# INSTRUCTIONS TO FOLLOW:
Pick out every line of the material below that contains the string "face", and copy each such line. Matching is case-sensitive.

# MATERIAL PROVIDED:
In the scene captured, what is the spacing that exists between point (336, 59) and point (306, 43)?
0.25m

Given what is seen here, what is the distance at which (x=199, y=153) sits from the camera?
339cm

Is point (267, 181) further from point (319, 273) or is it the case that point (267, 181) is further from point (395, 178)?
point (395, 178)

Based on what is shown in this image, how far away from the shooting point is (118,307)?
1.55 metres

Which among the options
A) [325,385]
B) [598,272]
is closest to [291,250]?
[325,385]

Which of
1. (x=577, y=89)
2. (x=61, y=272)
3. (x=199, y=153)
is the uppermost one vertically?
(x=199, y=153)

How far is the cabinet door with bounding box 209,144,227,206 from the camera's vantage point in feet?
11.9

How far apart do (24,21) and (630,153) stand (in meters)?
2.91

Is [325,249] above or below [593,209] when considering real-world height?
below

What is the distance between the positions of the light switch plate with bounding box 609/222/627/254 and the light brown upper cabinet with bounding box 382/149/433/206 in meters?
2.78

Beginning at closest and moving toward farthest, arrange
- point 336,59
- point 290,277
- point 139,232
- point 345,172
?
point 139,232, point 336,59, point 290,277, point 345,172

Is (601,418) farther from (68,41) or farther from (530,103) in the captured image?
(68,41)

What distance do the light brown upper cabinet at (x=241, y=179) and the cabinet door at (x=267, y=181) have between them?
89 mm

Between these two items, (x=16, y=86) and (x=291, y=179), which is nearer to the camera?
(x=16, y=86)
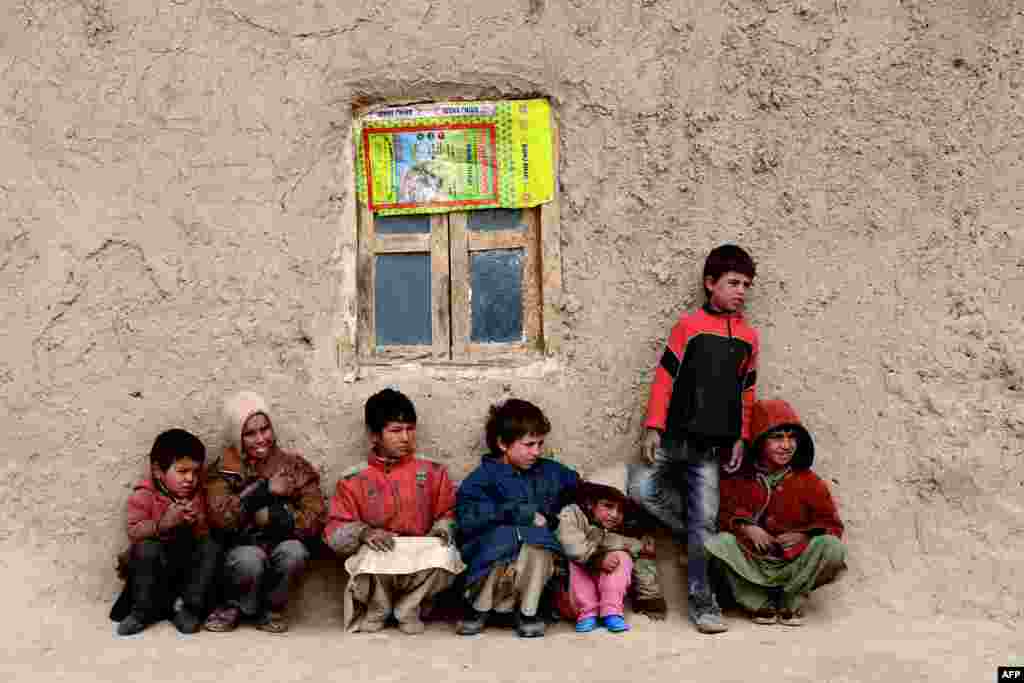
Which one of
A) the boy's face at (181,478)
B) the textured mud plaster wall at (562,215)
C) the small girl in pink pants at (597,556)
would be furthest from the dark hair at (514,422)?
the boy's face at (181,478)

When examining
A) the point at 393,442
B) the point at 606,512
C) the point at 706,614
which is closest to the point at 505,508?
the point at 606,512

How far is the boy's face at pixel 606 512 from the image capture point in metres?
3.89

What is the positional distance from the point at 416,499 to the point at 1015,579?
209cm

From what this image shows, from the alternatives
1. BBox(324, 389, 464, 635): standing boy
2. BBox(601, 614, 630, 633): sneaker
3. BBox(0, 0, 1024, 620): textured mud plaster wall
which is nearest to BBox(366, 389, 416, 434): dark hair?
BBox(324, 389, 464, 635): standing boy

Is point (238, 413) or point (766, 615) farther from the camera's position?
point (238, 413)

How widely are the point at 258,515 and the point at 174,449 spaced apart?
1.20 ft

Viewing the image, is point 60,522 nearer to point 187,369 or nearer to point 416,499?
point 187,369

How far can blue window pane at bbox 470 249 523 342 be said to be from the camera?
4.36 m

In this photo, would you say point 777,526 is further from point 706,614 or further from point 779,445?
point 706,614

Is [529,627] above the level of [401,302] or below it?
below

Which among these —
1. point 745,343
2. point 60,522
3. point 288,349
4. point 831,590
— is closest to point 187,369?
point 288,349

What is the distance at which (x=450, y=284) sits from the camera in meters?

...

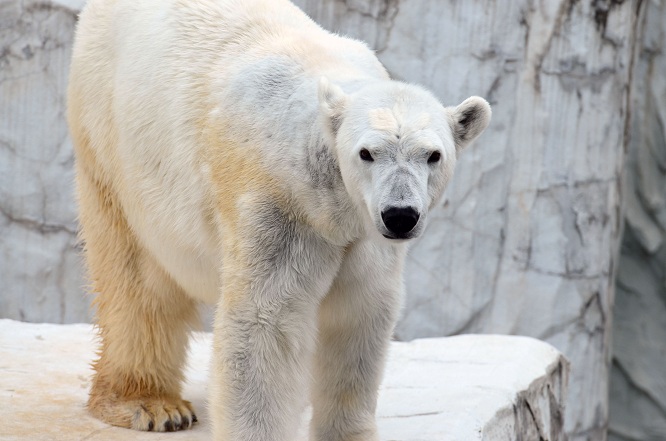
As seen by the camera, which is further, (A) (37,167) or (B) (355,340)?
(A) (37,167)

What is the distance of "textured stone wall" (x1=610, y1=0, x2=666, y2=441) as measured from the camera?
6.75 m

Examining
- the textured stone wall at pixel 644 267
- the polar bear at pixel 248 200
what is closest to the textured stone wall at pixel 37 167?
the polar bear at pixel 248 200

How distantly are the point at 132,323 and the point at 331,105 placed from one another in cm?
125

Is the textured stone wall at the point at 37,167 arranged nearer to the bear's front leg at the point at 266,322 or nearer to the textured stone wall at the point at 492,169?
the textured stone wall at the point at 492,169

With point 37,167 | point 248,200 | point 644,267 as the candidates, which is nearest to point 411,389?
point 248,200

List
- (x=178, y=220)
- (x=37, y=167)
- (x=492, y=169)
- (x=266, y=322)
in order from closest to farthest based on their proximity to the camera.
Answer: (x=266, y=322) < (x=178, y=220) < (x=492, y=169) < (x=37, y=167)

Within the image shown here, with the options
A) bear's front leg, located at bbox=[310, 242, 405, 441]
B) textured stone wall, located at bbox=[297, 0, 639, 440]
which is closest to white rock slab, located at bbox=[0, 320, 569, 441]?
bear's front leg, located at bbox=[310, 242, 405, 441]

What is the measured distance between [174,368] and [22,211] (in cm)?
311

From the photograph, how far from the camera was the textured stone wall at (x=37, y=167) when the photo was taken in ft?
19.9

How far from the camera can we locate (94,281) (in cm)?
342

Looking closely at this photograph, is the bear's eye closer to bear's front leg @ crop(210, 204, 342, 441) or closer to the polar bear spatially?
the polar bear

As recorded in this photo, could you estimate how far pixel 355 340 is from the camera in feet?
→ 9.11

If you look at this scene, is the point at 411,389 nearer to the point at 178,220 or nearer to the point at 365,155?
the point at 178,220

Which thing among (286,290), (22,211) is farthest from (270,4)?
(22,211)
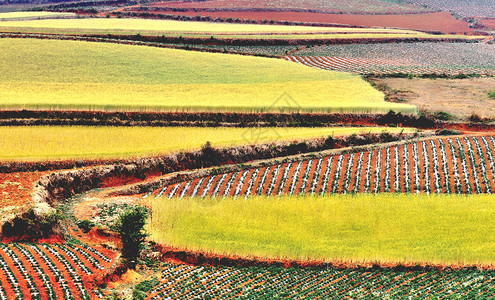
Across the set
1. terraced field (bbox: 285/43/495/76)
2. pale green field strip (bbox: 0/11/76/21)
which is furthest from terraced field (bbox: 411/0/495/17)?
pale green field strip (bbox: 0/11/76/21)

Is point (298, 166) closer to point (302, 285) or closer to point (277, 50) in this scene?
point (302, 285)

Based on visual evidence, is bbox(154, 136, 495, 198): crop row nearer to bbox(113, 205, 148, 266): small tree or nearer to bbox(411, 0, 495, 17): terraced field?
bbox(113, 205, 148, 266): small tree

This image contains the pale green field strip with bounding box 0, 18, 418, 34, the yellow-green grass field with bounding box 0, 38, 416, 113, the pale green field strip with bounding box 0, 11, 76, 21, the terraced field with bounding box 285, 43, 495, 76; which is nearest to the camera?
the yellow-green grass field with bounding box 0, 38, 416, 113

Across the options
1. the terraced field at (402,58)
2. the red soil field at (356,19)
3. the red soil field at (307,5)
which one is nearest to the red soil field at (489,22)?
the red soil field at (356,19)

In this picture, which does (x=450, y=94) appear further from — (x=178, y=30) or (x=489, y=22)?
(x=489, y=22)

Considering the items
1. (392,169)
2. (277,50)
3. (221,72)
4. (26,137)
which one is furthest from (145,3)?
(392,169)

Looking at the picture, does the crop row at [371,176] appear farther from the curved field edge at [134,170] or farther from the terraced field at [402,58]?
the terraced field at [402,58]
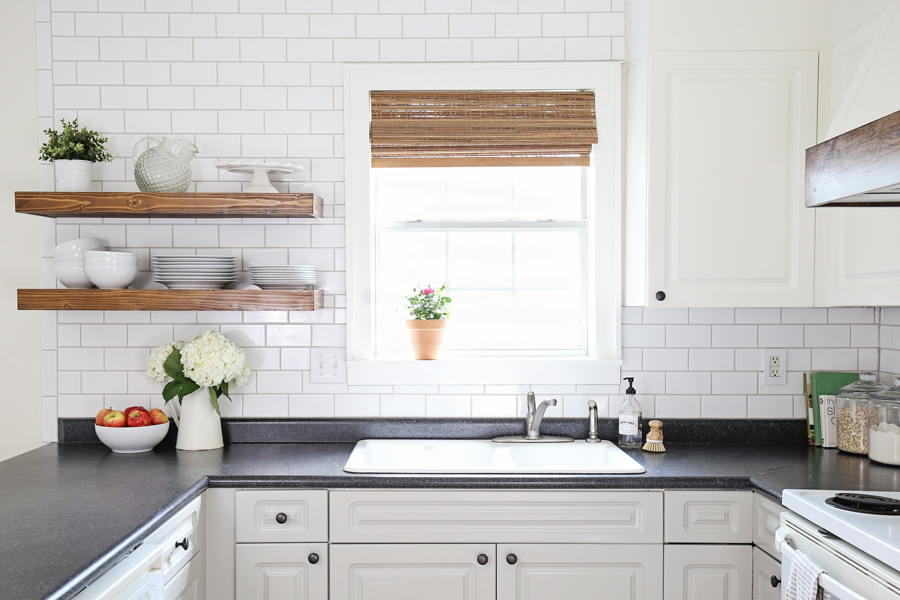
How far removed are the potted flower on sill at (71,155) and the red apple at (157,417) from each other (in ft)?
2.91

* * *

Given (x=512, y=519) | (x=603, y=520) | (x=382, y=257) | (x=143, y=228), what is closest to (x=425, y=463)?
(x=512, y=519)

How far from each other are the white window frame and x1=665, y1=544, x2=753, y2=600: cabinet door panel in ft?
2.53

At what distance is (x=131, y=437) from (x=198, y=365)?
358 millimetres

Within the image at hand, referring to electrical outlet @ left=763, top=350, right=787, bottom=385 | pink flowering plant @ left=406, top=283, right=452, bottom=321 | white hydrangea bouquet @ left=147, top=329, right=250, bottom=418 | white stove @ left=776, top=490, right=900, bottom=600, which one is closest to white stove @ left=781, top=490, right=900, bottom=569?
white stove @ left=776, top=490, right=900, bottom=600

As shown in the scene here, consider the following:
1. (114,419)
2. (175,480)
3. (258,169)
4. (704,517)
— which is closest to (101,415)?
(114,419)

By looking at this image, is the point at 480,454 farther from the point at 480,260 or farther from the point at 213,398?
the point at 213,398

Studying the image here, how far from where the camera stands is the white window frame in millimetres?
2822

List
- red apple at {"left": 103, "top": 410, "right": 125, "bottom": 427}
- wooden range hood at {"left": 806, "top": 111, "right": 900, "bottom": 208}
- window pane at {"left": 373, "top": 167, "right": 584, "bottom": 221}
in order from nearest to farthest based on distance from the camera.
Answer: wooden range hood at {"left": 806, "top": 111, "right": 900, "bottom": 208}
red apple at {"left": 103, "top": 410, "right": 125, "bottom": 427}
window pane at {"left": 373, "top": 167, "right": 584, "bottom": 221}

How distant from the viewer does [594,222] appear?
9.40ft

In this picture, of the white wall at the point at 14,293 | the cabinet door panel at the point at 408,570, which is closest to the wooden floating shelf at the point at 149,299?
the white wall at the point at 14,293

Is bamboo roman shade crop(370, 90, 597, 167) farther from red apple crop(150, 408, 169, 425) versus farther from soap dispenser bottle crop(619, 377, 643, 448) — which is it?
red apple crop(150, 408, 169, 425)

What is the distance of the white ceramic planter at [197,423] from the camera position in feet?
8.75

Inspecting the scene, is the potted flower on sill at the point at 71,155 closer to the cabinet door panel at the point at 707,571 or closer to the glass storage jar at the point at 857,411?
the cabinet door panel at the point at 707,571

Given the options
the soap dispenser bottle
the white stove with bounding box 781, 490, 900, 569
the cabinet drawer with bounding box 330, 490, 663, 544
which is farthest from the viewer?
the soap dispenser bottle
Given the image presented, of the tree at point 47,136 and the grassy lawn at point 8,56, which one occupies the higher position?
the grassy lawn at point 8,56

# EXERCISE OUTPUT:
A) the boy's face at (181,478)
the boy's face at (181,478)
How far is the boy's face at pixel 606 512 from the image capture point in metres?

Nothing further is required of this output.